While most know the importance of changing brake pads, few perhaps understand the necessity of maintaining both your pads and the brake pistons. Keeping them clean and in good order contributes to optimal braking and in the case of seized pistons is an essential skill to get them working again.
Tools you’ll need to clean, repair and rebuilt your calipers are:
- Both 1500 and 800 wet and dry sand paper
- Wrenches and sockets
- Brake Piston removal tool
- Brake fluid
- Brake cleaner
- Specially formulated grease for brakes
Let’s begin by removing the pads from the caliper. You’ll first need to remove the pad pin or pins (1) which holds the pads (2) in place. Once you unscrew that you can remove the brake pads. There’s usually an anti-rattle shim (3) beneath the pads too – it’s probably a good idea to take a photo of the shims location as it’s not always obvious when you return everything back together.
To properly clean your calipers, you’ll need to disconnect them from the brake line. That means you’ll need to bleed your system when you reinstall the caliper. If you don’t want to do that, you won’t be able to remove the piston(s) and it will be a little more difficult to give the caliper a thorough clean.
On the basis that you are going to clean everything, loosen the banjo bolt that connects the brake line to the caliper and for the meantime, tighten it up by hand. This allows us to release pressure in the system so that we can remove the piston.
We’d recommend using a proper piston removal tool like the one we have from Bikeservice. It works by being placed inside the piston and gripping it internally and saves a lot of time and headaches for a job like this. Whatever you do, don’t grip the outside of the piston when trying to remove it – you’ll potentially score or damage the piston that way and that will lead to a leaking and ultimately useless brake piston.
An alternative is to completely disconnect the banjo bolt and spray compressed air into the hole, pushing the piston out.
Now onto cleaning. Make sure that you only use proper brake cleaner as certain cleaning fluids don’t play nicely with the seals inside the piston. We’re using a brake cleaner from Motul.

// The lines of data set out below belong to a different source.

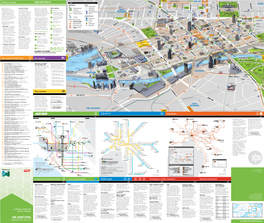 City of Melbourne Travelsmart Map (Low-Resolution)
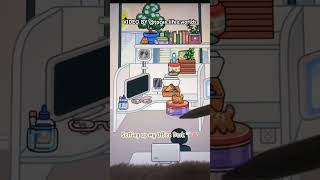 SETTING UP MY DREAM OFFICE DESK 🖥️ would you organize it the same way 💕 by @tocax.lifex.worldx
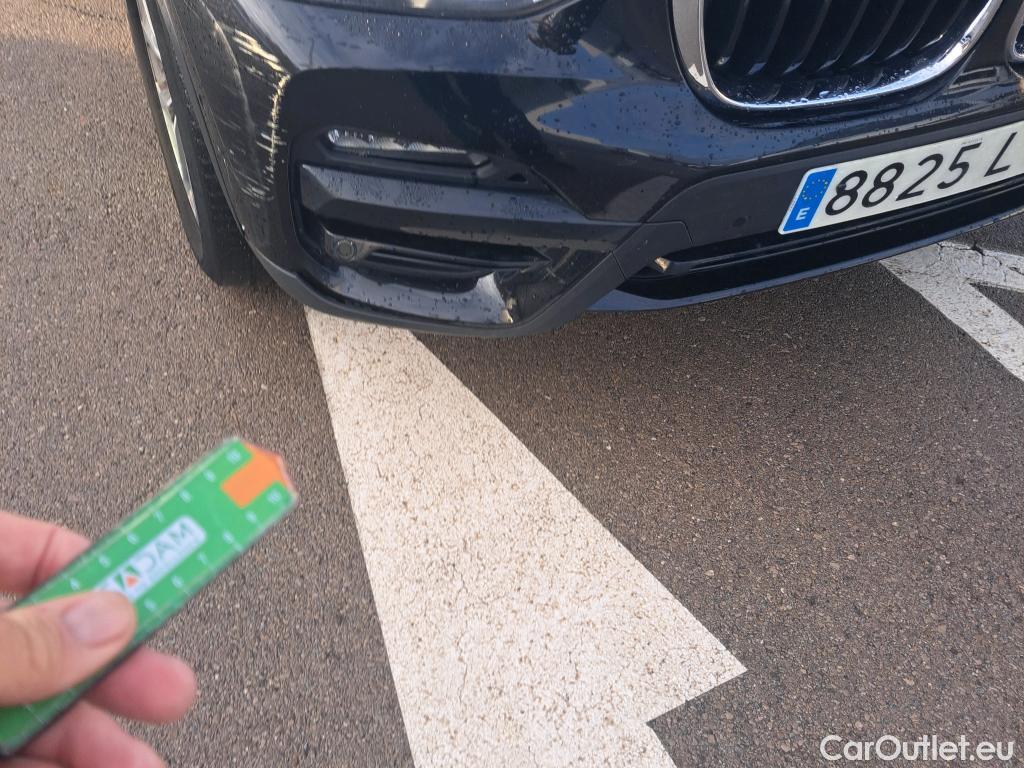  Bmw  X3 BMW  / 2017 / 5P / todoterreno xDrive20d (AC2) #33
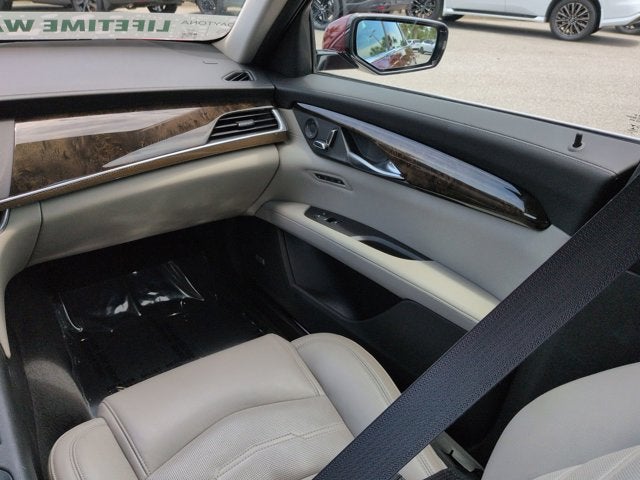 2017 Cadillac CT6 3.6L Premium Luxury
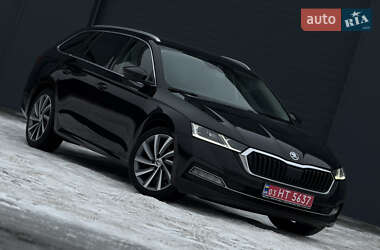 Універсал Skoda Octavia 2021 в Дубні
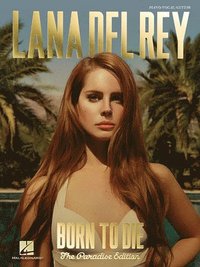 bokomslag Lana del Rey - Born to Die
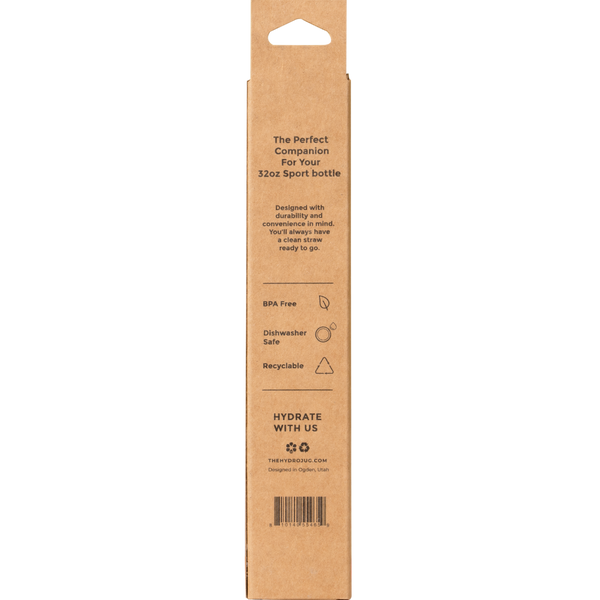 32oz Sport Straws FB5V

You can use a metal brush on bracket and other hard parts of the caliper, but keep it well away from the piston, cylinder and the pads. To be safe, just use an old toothbrush in conjunction with the brake cleaner.
For the piston itself you can clean it and remove any dirt, rust or grit with 1500 grade wet and dry paper in conjunction with brake cleaner. For the pads, clean them with 800 grade wet and dry. Don’t forget to clean the backs but just as importantly, the sides and the whole where the pad pin goes.
Once everything is cleaned up but before we reassemble, we need to apply some grease to the backs of the pads and the pad pin. Some people decide to forgo using grease on the backs of the pads which essentially just reduces noise, but seeing as you have to use it on the pad pin(s), we don’t see any harm in it. Just make sure you use properly formulated brake grease – it needs to be able to withstand extremely high temperatures and be water proof.
Now, time to reassemble. Put some brake fluid on both the outside of the piston and in the cylinder, then push the piston in by hand. It should slip in nicely. Next, place the anti-rattle shim back to its original location and then the first pad – place the one that sits up against the piston first and/or is on the side that the pad pin first enters. Place the opposing pad and then thread through the pad pin(s). Check to make sure that the anti-rattle shim hasn’t moved while doing this. Re tighten the pins to the manufacturer’s recommended torque levels.
Now return your caliper to the bike and re-bleed your brakes. We’d recommend that for the first few kilometres, treat your brakes as if they were brand new and go easy on them. Do a few low speed emergency stops too.